Ma mère dit qu’elle avait eu ce plaisir. Mais elle sentait que malgré elle, elle laissait assez voir que le plaisir n’avait pas été immense.
« Eh bien ! maintenant vous la voyez », dit miss Betsy. Ma mère baissa la tête et la pria d’entrer.
Elles s’acheminèrent vers la pièce que ma mère venait de quitter ; depuis la mort de mon père, on n’avait pas fait de feu dans le salon de l’autre côté du corridor ; elles s’assirent, miss Betsy gardait le silence ; après de vains efforts pour se contenir, ma mère fondit en larmes.
« Allons, allons ! dit miss Betsy vivement, pas de tout cela ! venez ici. »
Ma mère ne pouvait que sangloter sans répondre.
« Ôtez votre bonnet, enfant, dit miss Betsy, il faut que je vous voie. »
Trop effrayée pour résister à cette étrange requête, ma mère fit ce qu’on lui disait ; mais ses mains tremblaient tellement qu’elle détacha ses longs cheveux en même temps que son bonnet.
« Ah ! bon Dieu ! s’écria miss Betsy, vous n’êtes qu’un enfant ! »
Ma mère avait certainement l’air très jeune pour son âge ; elle baissa la tête, pauvre femme ! comme si c’était sa faute, et murmura, au milieu de ses larmes, qu’elle avait peur d’être bien enfant pour être déjà veuve et mère.
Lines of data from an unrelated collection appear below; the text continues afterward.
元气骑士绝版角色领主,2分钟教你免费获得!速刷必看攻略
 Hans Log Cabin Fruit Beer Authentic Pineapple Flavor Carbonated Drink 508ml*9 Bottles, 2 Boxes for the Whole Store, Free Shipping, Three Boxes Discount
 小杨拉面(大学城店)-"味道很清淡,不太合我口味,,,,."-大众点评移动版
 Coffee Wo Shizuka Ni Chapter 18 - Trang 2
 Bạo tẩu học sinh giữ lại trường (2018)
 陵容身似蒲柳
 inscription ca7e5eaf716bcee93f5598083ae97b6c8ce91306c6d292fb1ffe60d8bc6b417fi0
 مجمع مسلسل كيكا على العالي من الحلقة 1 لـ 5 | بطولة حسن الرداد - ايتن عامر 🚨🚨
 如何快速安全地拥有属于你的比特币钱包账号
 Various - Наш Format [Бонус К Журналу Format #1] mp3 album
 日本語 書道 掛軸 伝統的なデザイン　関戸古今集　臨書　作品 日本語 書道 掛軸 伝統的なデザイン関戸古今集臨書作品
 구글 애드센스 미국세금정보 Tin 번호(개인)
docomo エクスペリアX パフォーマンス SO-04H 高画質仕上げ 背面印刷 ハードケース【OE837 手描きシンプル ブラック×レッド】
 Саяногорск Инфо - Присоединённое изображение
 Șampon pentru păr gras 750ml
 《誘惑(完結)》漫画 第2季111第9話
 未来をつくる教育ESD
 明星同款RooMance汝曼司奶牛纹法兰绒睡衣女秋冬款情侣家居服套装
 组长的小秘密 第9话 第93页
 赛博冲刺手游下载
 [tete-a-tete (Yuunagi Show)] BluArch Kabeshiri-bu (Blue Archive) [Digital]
Il y eut un moment de silence, pendant lequel ma mère s’imagina que miss Betsy passait doucement la main sur ses cheveux ; elle leva timidement les yeux : mais non, la tante était assise d’un air rechigné devant le feu, sa robe relevée, les mains croisées sur ses genoux, les pieds posés sur les chenets.
« Au nom du ciel, s’écria tout d’un coup miss Betsy, pourquoi l’appeler rookery[1] ?
— Vous parlez de cette maison, madame ? demanda ma mère.
— Oui, pourquoi l’appeler Rookery ? Vous l’auriez appelé cookery[2], pour peu que vous eussiez eu de bon sens, l’un ou l’autre.